Ocellularia subudupiensis

Scientific classification
- Domain: Eukaryota
- Kingdom: Fungi
- Division: Ascomycota
- Class: Lecanoromycetes
- Order: Graphidales
- Family: Graphidaceae
- Genus: Ocellularia
- Species: O. subudupiensis
- Binomial name: Ocellularia subudupiensis Weerakoon & Lücking (2015)

= Ocellularia subudupiensis =

- Authority: Weerakoon & Lücking (2015)

Species of lichen

Ocellularia subudupiensis is a rare species of corticolous (bark-dwelling) lichen in the family Graphidaceae. Found in Singapore, it was formally described as a new species in 2015 by Gothamie Weerakoon and Robert Lücking. The type specimen was collected by the first author from a low-elevation primary forest in the Bukit Timah Nature Reserve. It is only known to occur at the type locality. The species epithet refers to its similarity with Ocellularia udupiensis. It differs from this lichen in its relatively rough thallus surface in addition to its secondary chemistry, as it contains three unidentified lichen products that are detectable using thin-layer chromatography.

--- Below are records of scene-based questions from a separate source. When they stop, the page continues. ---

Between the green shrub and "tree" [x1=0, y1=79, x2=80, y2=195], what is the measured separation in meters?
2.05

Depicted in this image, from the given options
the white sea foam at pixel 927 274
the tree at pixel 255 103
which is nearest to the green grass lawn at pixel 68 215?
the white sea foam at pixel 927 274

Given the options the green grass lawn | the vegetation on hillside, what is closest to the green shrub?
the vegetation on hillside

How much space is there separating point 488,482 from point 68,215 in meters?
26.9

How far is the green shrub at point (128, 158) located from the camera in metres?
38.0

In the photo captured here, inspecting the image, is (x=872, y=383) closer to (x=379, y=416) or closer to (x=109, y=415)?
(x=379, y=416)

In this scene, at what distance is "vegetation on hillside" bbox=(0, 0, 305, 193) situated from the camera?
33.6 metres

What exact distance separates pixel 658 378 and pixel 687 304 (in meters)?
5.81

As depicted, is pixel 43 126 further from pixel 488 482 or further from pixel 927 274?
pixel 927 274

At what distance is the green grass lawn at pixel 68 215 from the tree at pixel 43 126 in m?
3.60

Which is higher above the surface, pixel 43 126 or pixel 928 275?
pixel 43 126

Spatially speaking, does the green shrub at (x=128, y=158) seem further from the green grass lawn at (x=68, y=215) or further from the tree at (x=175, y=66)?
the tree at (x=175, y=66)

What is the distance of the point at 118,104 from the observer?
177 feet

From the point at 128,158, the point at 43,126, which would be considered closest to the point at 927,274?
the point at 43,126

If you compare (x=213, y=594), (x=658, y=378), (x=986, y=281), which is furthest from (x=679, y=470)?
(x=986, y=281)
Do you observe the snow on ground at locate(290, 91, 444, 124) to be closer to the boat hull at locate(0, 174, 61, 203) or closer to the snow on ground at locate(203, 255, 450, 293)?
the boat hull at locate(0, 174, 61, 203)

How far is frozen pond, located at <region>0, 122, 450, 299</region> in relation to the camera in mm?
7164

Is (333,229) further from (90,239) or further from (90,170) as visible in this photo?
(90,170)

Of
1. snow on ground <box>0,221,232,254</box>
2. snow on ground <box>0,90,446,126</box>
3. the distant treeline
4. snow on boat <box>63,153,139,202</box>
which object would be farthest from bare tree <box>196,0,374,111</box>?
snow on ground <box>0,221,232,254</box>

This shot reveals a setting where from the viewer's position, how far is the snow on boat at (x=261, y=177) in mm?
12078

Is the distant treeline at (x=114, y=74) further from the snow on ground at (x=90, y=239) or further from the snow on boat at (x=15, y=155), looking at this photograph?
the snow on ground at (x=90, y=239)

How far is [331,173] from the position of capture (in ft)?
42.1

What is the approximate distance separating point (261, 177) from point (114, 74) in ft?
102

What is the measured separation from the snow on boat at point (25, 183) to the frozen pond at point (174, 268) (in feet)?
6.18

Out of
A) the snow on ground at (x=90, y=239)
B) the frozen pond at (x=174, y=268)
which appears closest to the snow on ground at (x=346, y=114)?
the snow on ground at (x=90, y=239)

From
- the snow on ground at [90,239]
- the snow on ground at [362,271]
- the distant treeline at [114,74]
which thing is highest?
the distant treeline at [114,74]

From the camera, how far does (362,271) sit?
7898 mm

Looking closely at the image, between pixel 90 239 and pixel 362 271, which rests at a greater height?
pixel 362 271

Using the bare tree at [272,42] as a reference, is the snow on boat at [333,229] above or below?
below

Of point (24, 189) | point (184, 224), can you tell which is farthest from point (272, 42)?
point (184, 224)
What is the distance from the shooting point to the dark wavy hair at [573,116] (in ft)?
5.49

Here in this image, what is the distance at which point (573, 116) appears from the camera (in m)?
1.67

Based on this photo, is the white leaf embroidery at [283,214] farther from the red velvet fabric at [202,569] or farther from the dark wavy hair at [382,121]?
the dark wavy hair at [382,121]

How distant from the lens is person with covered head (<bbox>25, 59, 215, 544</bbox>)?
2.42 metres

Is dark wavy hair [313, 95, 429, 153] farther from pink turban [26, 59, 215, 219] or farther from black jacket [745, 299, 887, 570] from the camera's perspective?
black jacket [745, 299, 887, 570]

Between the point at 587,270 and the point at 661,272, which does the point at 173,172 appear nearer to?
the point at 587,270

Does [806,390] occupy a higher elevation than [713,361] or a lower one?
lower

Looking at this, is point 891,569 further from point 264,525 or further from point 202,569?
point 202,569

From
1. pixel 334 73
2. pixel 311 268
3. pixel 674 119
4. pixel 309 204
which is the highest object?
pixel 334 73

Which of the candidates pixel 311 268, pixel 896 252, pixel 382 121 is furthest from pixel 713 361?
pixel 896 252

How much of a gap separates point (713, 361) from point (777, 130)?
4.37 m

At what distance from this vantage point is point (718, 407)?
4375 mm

The thallus of the lichen is greenish grey to yellowish grey, lacks a prothallus, and measures up to 10 cm in diameter. The photobiont partner of the lichen is from the green algal genus Trentepohlia; their cells are yellowish-green and measure 8–12 by 6–10 μm. The ascospores of O. subudupiensis, which number eight per ascus, are ellipsoid and hyaline, measuring 25–30 by 6–7 μm; they have between 5 and 7 septa.